__Work instructions__
Will you give the material below again, every line exactly as it is?

__Source records__
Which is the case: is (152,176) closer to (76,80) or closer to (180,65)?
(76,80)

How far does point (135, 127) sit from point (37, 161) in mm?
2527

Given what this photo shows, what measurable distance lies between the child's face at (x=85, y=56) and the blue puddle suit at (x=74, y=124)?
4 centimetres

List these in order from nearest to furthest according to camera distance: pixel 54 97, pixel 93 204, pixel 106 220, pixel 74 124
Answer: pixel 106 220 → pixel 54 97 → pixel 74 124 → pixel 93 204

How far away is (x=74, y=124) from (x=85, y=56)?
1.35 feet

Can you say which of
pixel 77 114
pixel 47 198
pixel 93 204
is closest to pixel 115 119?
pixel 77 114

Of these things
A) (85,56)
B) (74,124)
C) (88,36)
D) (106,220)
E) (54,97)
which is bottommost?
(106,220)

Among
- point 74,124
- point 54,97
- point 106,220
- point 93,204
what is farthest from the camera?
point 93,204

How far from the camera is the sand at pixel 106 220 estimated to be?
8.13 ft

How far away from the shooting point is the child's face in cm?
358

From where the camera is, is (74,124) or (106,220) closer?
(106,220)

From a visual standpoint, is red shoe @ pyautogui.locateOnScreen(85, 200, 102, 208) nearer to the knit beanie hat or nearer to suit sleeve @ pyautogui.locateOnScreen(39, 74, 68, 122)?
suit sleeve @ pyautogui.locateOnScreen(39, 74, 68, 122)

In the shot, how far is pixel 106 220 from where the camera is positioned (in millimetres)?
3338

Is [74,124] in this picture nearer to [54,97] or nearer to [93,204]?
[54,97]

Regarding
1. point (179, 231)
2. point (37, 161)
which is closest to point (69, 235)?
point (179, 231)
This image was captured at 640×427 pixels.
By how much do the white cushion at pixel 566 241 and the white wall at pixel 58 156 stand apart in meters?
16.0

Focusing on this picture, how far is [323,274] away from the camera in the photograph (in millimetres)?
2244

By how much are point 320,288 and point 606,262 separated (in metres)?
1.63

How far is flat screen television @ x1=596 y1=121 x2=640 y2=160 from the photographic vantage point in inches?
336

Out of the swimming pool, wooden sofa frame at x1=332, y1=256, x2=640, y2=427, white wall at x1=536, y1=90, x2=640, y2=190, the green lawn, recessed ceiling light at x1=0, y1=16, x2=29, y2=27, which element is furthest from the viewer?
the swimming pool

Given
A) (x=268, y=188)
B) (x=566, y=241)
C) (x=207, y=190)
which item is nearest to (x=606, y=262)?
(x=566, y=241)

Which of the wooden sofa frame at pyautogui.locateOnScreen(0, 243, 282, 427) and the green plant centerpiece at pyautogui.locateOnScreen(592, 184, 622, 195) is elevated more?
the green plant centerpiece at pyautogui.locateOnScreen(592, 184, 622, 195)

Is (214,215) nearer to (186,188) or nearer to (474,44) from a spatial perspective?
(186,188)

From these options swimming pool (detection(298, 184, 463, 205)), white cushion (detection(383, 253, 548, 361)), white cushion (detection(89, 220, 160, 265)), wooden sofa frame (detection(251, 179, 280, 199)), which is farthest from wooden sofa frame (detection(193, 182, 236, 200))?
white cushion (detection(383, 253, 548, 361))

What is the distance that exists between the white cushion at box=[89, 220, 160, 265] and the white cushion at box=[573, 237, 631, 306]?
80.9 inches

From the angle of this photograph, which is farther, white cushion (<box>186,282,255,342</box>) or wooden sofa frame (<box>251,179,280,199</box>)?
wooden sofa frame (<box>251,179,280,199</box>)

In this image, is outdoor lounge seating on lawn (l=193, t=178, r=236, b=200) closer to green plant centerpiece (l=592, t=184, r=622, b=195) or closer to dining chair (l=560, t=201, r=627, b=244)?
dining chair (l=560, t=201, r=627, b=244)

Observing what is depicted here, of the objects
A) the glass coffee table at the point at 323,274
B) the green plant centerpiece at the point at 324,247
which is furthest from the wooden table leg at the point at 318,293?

__Complete answer__
Which is the case: is (152,176) closer to (76,80) or closer to (180,65)?
(76,80)

How far does point (135, 127) sit from point (37, 161) in mm?
2527

Given what this photo shows, what measurable distance lies between the child's face at (x=85, y=56) and the blue puddle suit at (x=74, y=124)?
4 centimetres

List these in order from nearest to furthest according to camera distance: pixel 54 97, pixel 93 204, pixel 106 220, pixel 74 124
Answer: pixel 106 220 → pixel 54 97 → pixel 74 124 → pixel 93 204

How far away is (x=74, y=124) from (x=85, y=56)?
1.35 feet

Can you say which of
pixel 77 114
pixel 47 198
pixel 93 204
is closest to pixel 115 119?
pixel 77 114

Of these things
A) (85,56)
B) (74,124)
C) (88,36)
D) (106,220)
E) (54,97)
which is bottommost?
(106,220)

Among
- point 74,124
- point 54,97
- point 106,220
- point 93,204
what is farthest from the camera?
point 93,204

How far from the camera is the sand at pixel 106 220 estimated to be?
8.13 ft

How far away from the shooting point is the child's face in cm?
358

From where the camera is, is (74,124) or (106,220) closer?
(106,220)

From a visual standpoint, is red shoe @ pyautogui.locateOnScreen(85, 200, 102, 208) nearer to the knit beanie hat or nearer to suit sleeve @ pyautogui.locateOnScreen(39, 74, 68, 122)?
suit sleeve @ pyautogui.locateOnScreen(39, 74, 68, 122)

In the shot, how far is pixel 106 220 from where the camera is positioned (in millimetres)?
3338

Is [74,124] in this picture nearer to [54,97] or nearer to [93,204]?
[54,97]

Regarding
1. point (179, 231)
2. point (37, 161)
which is closest to point (69, 235)?
point (179, 231)
This image was captured at 640×427 pixels.
By how much do the white cushion at pixel 566 241 and the white wall at pixel 58 156 stand apart in meters?
16.0

Focusing on this picture, how far is [323,274] away from the camera in the photograph (in millimetres)?
2244

By how much are point 320,288 and point 606,262 separated (in metres)?
1.63

How far is flat screen television @ x1=596 y1=121 x2=640 y2=160 from the photographic vantage point in inches?
336

Out of the swimming pool, wooden sofa frame at x1=332, y1=256, x2=640, y2=427, white wall at x1=536, y1=90, x2=640, y2=190, the green lawn, recessed ceiling light at x1=0, y1=16, x2=29, y2=27, which element is furthest from the viewer?
the swimming pool

Given
A) (x=268, y=188)
B) (x=566, y=241)
C) (x=207, y=190)
which item is nearest to (x=606, y=262)?
(x=566, y=241)

Which of the wooden sofa frame at pyautogui.locateOnScreen(0, 243, 282, 427) and the green plant centerpiece at pyautogui.locateOnScreen(592, 184, 622, 195) is elevated more?
the green plant centerpiece at pyautogui.locateOnScreen(592, 184, 622, 195)

Is (214,215) nearer to (186,188) or nearer to (474,44) from a spatial perspective?
(186,188)

From these options swimming pool (detection(298, 184, 463, 205)), white cushion (detection(383, 253, 548, 361)), white cushion (detection(89, 220, 160, 265)), wooden sofa frame (detection(251, 179, 280, 199)), which is farthest from wooden sofa frame (detection(193, 182, 236, 200))?
white cushion (detection(383, 253, 548, 361))

What is the distance that exists between the white cushion at box=[89, 220, 160, 265] and the white cushion at box=[573, 237, 631, 306]?
80.9 inches

From the angle of this photograph, which is farther, white cushion (<box>186,282,255,342</box>) or wooden sofa frame (<box>251,179,280,199</box>)?
wooden sofa frame (<box>251,179,280,199</box>)

In this image, is outdoor lounge seating on lawn (l=193, t=178, r=236, b=200) closer to green plant centerpiece (l=592, t=184, r=622, b=195) or closer to dining chair (l=560, t=201, r=627, b=244)?
dining chair (l=560, t=201, r=627, b=244)

Observing what is depicted here, of the objects
A) the glass coffee table at the point at 323,274
B) the green plant centerpiece at the point at 324,247
which is furthest from the wooden table leg at the point at 318,293?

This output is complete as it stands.